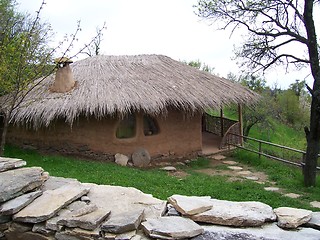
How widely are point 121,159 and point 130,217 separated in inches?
307

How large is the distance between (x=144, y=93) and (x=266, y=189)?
4.52 metres

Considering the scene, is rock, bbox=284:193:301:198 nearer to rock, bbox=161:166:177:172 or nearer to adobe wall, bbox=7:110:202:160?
rock, bbox=161:166:177:172

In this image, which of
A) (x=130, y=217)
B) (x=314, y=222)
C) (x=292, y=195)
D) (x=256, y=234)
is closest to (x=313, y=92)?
(x=292, y=195)

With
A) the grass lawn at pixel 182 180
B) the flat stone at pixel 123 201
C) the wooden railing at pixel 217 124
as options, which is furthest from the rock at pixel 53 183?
the wooden railing at pixel 217 124

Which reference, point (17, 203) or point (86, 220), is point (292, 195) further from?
point (17, 203)

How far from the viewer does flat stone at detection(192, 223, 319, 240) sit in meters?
2.81

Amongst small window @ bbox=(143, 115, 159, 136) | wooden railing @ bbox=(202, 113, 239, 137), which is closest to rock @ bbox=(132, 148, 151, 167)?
small window @ bbox=(143, 115, 159, 136)

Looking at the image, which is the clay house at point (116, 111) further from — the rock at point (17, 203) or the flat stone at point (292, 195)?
the rock at point (17, 203)

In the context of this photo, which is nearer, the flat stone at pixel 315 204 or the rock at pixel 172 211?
the rock at pixel 172 211

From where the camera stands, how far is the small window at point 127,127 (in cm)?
1145

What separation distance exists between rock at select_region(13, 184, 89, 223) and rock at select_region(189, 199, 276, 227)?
1241 millimetres

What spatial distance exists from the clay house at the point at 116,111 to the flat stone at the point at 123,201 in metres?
6.21

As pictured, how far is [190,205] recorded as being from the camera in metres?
3.26

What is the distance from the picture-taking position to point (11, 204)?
11.4 feet
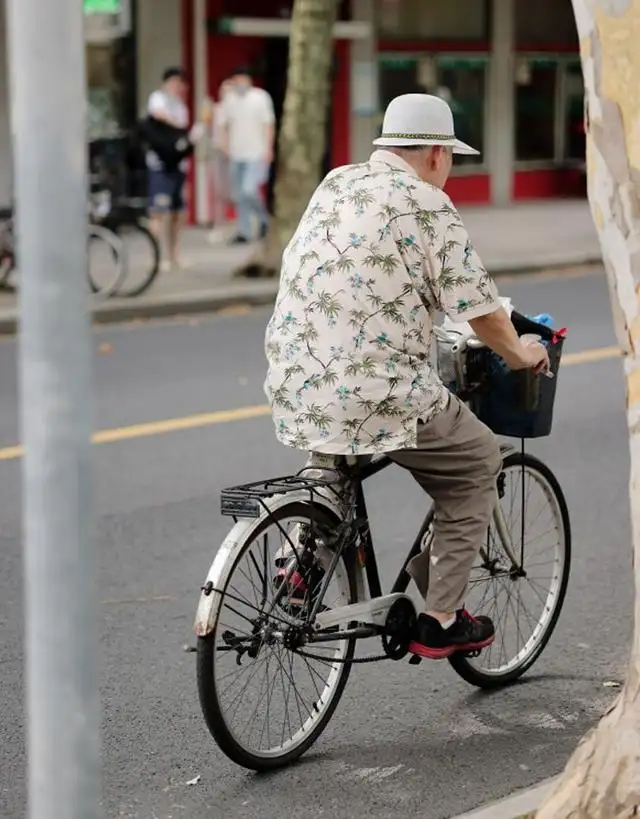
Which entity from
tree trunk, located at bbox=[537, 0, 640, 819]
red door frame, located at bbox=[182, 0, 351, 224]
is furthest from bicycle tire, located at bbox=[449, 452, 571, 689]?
red door frame, located at bbox=[182, 0, 351, 224]

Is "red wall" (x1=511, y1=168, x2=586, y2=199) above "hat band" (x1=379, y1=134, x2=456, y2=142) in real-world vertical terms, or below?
below

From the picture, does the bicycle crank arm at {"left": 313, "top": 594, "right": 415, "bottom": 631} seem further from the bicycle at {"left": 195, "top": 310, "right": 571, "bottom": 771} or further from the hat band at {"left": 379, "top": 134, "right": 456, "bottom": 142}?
the hat band at {"left": 379, "top": 134, "right": 456, "bottom": 142}

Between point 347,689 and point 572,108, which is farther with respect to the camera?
point 572,108

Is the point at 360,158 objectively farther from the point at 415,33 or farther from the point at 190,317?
the point at 190,317

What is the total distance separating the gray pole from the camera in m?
2.38

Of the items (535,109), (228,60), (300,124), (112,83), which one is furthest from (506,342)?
(535,109)

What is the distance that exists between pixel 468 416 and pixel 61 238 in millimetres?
2479

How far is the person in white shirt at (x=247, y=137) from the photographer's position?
18.2m

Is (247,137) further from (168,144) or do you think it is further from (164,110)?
(168,144)

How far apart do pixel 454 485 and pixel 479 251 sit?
13686 mm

===============

**지시 사항:** "What is the total"이 들어 있는 줄에서 시작해 기록의 마지막 줄까지를 한 줄마다 문자열 하나씩 담은 JSON 목록으로 나타내세요. 빈 줄은 넣지 마세요.

**문제 정답:**
[
  "What is the total distance separating the gray pole from the camera in m?",
  "2.38",
  "Of the items (535,109), (228,60), (300,124), (112,83), which one is furthest from (506,342)?",
  "(535,109)",
  "What is the distance that exists between pixel 468 416 and pixel 61 238 in millimetres?",
  "2479",
  "How far is the person in white shirt at (x=247, y=137) from the photographer's position?",
  "18.2m",
  "Is (247,137) further from (168,144) or do you think it is further from (164,110)?",
  "(168,144)",
  "How far apart do pixel 454 485 and pixel 479 251 sit?",
  "13686 mm"
]